#### RECORDS FOR THIS EXERCISE
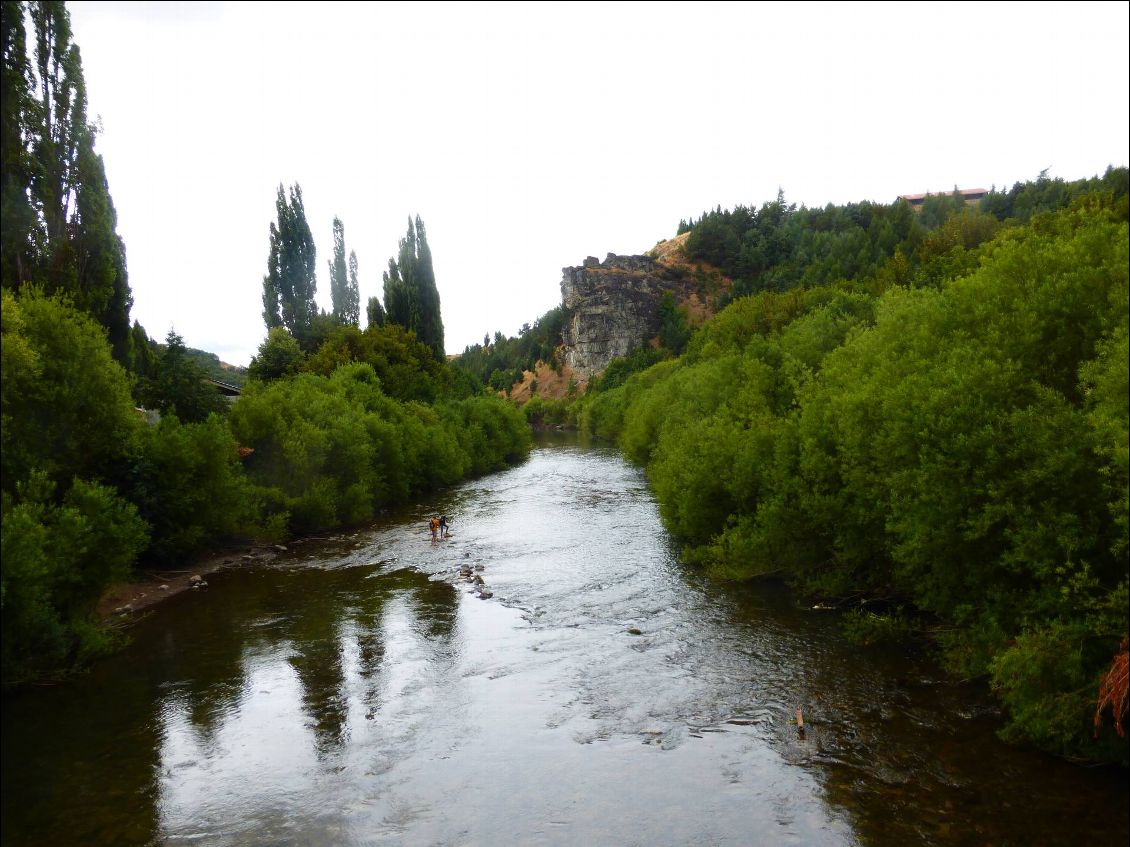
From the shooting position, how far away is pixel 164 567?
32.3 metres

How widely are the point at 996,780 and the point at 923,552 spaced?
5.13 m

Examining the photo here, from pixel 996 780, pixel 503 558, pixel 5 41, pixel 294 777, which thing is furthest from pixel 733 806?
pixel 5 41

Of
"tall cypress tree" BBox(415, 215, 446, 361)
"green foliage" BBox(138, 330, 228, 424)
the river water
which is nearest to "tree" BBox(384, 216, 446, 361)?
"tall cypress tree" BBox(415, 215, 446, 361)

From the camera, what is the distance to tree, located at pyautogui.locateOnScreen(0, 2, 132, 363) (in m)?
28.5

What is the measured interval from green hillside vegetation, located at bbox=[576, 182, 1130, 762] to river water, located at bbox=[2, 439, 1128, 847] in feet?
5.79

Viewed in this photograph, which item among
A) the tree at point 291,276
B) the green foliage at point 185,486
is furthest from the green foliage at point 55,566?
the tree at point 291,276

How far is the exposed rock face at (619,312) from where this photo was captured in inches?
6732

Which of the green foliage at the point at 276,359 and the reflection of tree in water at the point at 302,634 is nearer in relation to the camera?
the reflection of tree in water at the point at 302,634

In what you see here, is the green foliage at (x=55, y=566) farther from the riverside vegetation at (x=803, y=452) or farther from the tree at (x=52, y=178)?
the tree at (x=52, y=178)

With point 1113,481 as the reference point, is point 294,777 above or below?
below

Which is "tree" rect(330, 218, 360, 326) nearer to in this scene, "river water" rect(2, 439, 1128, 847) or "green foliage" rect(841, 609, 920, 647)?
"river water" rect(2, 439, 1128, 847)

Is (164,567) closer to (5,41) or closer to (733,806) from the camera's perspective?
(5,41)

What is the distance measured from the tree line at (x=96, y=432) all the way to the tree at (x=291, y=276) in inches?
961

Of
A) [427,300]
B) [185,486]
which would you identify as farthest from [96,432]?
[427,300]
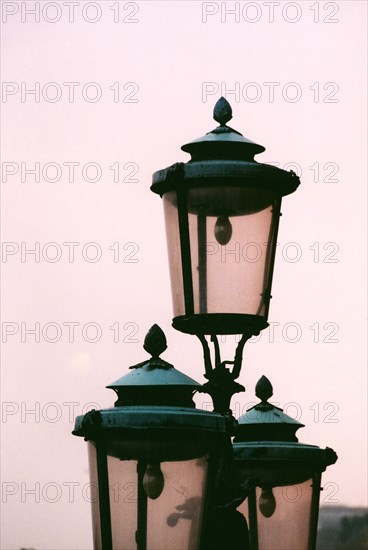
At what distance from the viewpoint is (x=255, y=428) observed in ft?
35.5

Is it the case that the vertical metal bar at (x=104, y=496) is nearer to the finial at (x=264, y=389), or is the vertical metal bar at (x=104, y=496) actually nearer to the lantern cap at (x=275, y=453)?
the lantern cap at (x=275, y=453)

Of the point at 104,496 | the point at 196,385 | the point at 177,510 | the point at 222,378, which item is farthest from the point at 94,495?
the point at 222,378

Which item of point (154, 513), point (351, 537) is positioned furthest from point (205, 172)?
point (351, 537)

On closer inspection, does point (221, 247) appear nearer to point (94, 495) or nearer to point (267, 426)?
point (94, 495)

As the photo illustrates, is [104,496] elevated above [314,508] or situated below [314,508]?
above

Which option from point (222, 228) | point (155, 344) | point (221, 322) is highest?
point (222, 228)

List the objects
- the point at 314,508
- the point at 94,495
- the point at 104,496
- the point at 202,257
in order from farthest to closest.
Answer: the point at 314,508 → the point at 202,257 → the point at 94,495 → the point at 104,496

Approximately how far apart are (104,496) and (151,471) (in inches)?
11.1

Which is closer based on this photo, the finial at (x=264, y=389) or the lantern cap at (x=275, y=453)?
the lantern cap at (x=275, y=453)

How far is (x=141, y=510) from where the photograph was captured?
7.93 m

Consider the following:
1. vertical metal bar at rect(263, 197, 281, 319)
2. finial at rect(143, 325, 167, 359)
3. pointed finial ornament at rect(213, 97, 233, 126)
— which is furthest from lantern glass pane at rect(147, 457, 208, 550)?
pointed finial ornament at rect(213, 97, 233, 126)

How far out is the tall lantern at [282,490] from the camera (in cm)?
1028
########
TASK INSTRUCTIONS: Switch "vertical metal bar" to "upright metal rod" in the data from the line containing "List the objects" through the end of the data, both ends included. Give only those lines again, with everything else unchanged.

REPLY:
List the objects
- the point at 314,508
- the point at 94,495
- the point at 104,496
- the point at 202,257
in order from farthest to closest.
Answer: the point at 314,508 → the point at 202,257 → the point at 94,495 → the point at 104,496

Approximately how far apart are (104,496) and (151,471) (in inches)?
11.1

Which is closer based on this photo, the finial at (x=264, y=389) or the lantern cap at (x=275, y=453)?
the lantern cap at (x=275, y=453)

How far is (x=141, y=510) from where the photograph was captured?
7.93 m

Consider the following:
1. upright metal rod at rect(263, 197, 281, 319)
2. finial at rect(143, 325, 167, 359)
3. pointed finial ornament at rect(213, 97, 233, 126)
— which is furthest from lantern glass pane at rect(147, 457, 208, 550)?
pointed finial ornament at rect(213, 97, 233, 126)

How far out is the tall lantern at [282,490] from the camera (in cm)?
1028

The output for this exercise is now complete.